Quote the data below in full, please, without altering anything.

── Source data ──

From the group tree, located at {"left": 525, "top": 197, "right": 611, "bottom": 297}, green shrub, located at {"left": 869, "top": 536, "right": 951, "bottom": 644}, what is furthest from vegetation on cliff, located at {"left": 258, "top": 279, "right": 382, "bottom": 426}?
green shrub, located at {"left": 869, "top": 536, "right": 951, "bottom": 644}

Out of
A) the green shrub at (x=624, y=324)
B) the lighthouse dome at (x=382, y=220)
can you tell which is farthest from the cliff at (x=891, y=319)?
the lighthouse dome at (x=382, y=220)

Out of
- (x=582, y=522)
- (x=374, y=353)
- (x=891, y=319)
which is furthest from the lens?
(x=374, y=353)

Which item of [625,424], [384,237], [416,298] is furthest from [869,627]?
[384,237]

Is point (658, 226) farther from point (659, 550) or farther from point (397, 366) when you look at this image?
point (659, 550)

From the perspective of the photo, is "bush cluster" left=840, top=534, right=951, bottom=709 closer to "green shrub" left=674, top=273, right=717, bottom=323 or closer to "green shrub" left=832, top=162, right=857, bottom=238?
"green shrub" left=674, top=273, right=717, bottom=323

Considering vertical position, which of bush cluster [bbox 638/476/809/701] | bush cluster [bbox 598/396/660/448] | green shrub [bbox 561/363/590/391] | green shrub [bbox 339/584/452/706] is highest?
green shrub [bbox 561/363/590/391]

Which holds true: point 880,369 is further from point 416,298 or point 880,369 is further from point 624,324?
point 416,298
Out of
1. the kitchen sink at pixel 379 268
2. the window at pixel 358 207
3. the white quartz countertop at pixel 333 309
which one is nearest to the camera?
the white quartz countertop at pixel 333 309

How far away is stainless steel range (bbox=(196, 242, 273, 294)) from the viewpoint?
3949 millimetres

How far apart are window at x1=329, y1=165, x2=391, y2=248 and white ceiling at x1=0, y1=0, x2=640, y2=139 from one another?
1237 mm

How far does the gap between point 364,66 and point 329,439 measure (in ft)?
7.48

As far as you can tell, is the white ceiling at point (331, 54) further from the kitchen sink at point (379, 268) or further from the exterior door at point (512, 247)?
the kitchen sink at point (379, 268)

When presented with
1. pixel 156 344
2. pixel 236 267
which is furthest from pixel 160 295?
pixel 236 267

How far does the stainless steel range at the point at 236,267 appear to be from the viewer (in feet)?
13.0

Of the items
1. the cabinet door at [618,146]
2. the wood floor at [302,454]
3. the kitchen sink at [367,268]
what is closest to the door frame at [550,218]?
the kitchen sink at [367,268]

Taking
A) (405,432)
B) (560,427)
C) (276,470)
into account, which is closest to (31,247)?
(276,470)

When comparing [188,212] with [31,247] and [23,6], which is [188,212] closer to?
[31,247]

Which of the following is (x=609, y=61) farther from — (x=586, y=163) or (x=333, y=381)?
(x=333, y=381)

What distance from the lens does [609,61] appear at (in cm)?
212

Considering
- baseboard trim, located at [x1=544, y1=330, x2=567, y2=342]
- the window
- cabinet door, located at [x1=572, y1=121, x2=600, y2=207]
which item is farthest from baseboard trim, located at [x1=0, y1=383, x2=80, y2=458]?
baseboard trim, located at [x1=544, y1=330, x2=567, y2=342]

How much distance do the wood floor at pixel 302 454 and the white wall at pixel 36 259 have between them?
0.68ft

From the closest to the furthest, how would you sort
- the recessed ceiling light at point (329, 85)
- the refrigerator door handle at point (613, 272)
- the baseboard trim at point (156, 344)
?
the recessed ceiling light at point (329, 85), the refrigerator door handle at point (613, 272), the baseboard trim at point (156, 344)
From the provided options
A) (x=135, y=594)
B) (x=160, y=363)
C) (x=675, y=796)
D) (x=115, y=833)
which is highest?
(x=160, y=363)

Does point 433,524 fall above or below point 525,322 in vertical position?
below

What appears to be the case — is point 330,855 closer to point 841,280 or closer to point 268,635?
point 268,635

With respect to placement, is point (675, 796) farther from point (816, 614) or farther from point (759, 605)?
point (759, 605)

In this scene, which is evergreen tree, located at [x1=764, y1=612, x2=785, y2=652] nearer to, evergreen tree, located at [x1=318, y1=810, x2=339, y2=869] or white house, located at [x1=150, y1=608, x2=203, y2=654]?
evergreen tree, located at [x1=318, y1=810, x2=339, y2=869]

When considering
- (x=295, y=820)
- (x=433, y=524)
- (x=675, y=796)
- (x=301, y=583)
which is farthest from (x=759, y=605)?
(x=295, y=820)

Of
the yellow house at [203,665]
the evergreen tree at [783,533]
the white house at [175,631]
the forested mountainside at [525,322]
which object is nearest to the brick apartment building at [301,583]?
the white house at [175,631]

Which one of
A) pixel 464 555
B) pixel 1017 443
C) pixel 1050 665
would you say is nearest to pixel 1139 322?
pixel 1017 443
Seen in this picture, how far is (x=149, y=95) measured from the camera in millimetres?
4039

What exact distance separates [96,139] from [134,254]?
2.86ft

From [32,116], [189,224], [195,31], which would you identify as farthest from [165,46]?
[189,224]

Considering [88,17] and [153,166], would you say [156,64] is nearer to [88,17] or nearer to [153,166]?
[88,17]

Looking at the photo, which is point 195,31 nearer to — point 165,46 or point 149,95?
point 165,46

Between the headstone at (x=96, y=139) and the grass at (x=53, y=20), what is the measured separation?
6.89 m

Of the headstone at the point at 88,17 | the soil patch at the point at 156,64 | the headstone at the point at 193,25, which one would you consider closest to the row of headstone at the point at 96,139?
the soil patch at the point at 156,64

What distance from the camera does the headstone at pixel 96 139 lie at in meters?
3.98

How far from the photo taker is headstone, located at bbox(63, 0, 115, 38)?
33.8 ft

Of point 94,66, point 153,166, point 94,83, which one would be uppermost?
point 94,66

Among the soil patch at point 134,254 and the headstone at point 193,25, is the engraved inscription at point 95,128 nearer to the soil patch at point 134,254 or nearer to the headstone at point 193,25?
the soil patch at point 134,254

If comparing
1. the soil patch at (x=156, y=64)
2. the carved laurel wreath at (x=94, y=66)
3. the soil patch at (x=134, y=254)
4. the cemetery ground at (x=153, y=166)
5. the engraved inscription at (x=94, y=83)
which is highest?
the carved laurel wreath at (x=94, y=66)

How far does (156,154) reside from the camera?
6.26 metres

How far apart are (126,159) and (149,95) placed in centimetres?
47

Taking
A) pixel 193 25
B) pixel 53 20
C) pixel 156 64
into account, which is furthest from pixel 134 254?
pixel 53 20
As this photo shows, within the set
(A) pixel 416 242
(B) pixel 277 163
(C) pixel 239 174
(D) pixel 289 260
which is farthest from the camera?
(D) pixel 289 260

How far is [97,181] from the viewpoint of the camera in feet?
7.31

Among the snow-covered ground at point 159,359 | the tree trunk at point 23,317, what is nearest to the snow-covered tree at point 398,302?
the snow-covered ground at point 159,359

───

Solution for this exercise »
From the group tree, located at {"left": 525, "top": 197, "right": 611, "bottom": 297}, green shrub, located at {"left": 869, "top": 536, "right": 951, "bottom": 644}, what is furthest from vegetation on cliff, located at {"left": 258, "top": 279, "right": 382, "bottom": 426}?
green shrub, located at {"left": 869, "top": 536, "right": 951, "bottom": 644}

Out of
A) the green shrub at (x=624, y=324)
B) the lighthouse dome at (x=382, y=220)
can you tell which is farthest from the cliff at (x=891, y=319)?
the lighthouse dome at (x=382, y=220)

Out of
- (x=582, y=522)
- (x=374, y=353)
- (x=891, y=319)
which is furthest from the lens?
(x=374, y=353)

Which item of [625,424], [384,237], [416,298] is furthest from [869,627]?
[384,237]

Is point (658, 226) farther from point (659, 550) or farther from point (397, 366) when you look at this image?
point (659, 550)

From the perspective of the photo, is "bush cluster" left=840, top=534, right=951, bottom=709 closer to "green shrub" left=674, top=273, right=717, bottom=323 or closer to "green shrub" left=832, top=162, right=857, bottom=238?
"green shrub" left=674, top=273, right=717, bottom=323

Considering vertical position, which of bush cluster [bbox 638/476/809/701] | bush cluster [bbox 598/396/660/448] | green shrub [bbox 561/363/590/391] | green shrub [bbox 339/584/452/706] is highest?
green shrub [bbox 561/363/590/391]

Which holds true: point 880,369 is further from point 416,298 or point 880,369 is further from point 624,324?
point 416,298
Out of
1. the kitchen sink at pixel 379 268
2. the window at pixel 358 207
3. the white quartz countertop at pixel 333 309
which one is nearest to the camera?
the white quartz countertop at pixel 333 309

How far away is stainless steel range (bbox=(196, 242, 273, 294)) from the viewpoint?
3949 millimetres

How far apart are window at x1=329, y1=165, x2=391, y2=248 and white ceiling at x1=0, y1=0, x2=640, y2=139 from one another?
1237 mm

How far does the gap between point 364,66 and point 329,439 measure (in ft)?
7.48

As far as you can tell, is the white ceiling at point (331, 54) further from the kitchen sink at point (379, 268) or further from the exterior door at point (512, 247)?
the kitchen sink at point (379, 268)

When presented with
1. pixel 156 344
2. pixel 236 267
which is furthest from pixel 160 295?
pixel 236 267

How far does the stainless steel range at the point at 236,267 appear to be from the viewer (in feet)?
13.0

Of the items
1. the cabinet door at [618,146]
2. the wood floor at [302,454]
3. the kitchen sink at [367,268]
what is closest to the door frame at [550,218]?
the kitchen sink at [367,268]

Taking
A) (405,432)
B) (560,427)
C) (276,470)
into account, which is closest to (31,247)?
(276,470)

When comparing [188,212] with [31,247] and [23,6], which is [188,212] closer to?
[31,247]

Which of the following is (x=609, y=61) farther from — (x=586, y=163) or (x=333, y=381)?
(x=333, y=381)

What distance from the lens does [609,61] appear at (in cm)?
212

Considering
- baseboard trim, located at [x1=544, y1=330, x2=567, y2=342]
- the window
- cabinet door, located at [x1=572, y1=121, x2=600, y2=207]
which item is farthest from baseboard trim, located at [x1=0, y1=383, x2=80, y2=458]?
baseboard trim, located at [x1=544, y1=330, x2=567, y2=342]

How much distance do the wood floor at pixel 302 454 and the white wall at pixel 36 259 have between them?
0.68ft

From the closest to the furthest, how would you sort
- the recessed ceiling light at point (329, 85)
- the refrigerator door handle at point (613, 272)
- the baseboard trim at point (156, 344)
?
the recessed ceiling light at point (329, 85), the refrigerator door handle at point (613, 272), the baseboard trim at point (156, 344)
From the provided options
A) (x=135, y=594)
B) (x=160, y=363)
C) (x=675, y=796)
D) (x=115, y=833)
which is highest?
(x=160, y=363)

Does point 433,524 fall above or below point 525,322 in vertical position?
below

What appears to be the case — is point 330,855 closer to point 841,280 or closer to point 268,635?
point 268,635

With respect to placement, is point (675, 796) farther from point (816, 614) or farther from point (759, 605)?
point (759, 605)

In this scene, which is evergreen tree, located at [x1=764, y1=612, x2=785, y2=652] nearer to, evergreen tree, located at [x1=318, y1=810, x2=339, y2=869] or white house, located at [x1=150, y1=608, x2=203, y2=654]?
evergreen tree, located at [x1=318, y1=810, x2=339, y2=869]

When considering
- (x=295, y=820)
- (x=433, y=524)
- (x=675, y=796)
- (x=301, y=583)
which is farthest from (x=759, y=605)?
(x=295, y=820)

Of
the yellow house at [203,665]
the evergreen tree at [783,533]
the white house at [175,631]
the forested mountainside at [525,322]
which object is nearest to the brick apartment building at [301,583]?
the white house at [175,631]

Which one of
A) pixel 464 555
B) pixel 1017 443
C) pixel 1050 665
would you say is nearest to pixel 1139 322?
pixel 1017 443
Seen in this picture, how far is (x=149, y=95) measured from the camera in millimetres?
4039

What exact distance separates [96,139] from [134,254]?
2.86ft

From [32,116], [189,224], [195,31], which would you identify as farthest from [165,46]?
[189,224]

Considering [88,17] and [153,166], would you say [156,64] is nearer to [88,17] or nearer to [153,166]?
[88,17]

Looking at the photo, which is point 195,31 nearer to — point 165,46 or point 149,95?
point 165,46

Between the headstone at (x=96, y=139) and the grass at (x=53, y=20), what is the measured separation?
6.89 m

Of the headstone at the point at 88,17 | the soil patch at the point at 156,64 | the headstone at the point at 193,25, which one would you consider closest to the row of headstone at the point at 96,139?
the soil patch at the point at 156,64

What distance from the camera does the headstone at pixel 96 139 lie at in meters?
3.98

How far from the photo taker is headstone, located at bbox(63, 0, 115, 38)?
33.8 ft

Of point 94,66, point 153,166, point 94,83, which one would be uppermost?
point 94,66

Among the soil patch at point 134,254 and the headstone at point 193,25, is the engraved inscription at point 95,128 nearer to the soil patch at point 134,254 or nearer to the headstone at point 193,25?
the soil patch at point 134,254

If comparing
1. the soil patch at (x=156, y=64)
2. the carved laurel wreath at (x=94, y=66)
3. the soil patch at (x=134, y=254)
4. the cemetery ground at (x=153, y=166)
5. the engraved inscription at (x=94, y=83)
which is highest?
the carved laurel wreath at (x=94, y=66)

How far does (156,154) reside from the camera?
6.26 metres

How far apart are (126,159) and (149,95) placed in centimetres?
47

Taking
A) pixel 193 25
B) pixel 53 20
C) pixel 156 64
into account, which is furthest from pixel 134 254?
pixel 53 20
As this photo shows, within the set
(A) pixel 416 242
(B) pixel 277 163
(C) pixel 239 174
(D) pixel 289 260
which is farthest from the camera?
(D) pixel 289 260

How far is [97,181] from the viewpoint of the camera in feet?
7.31

Among the snow-covered ground at point 159,359 | the tree trunk at point 23,317, what is nearest to the snow-covered tree at point 398,302?
the snow-covered ground at point 159,359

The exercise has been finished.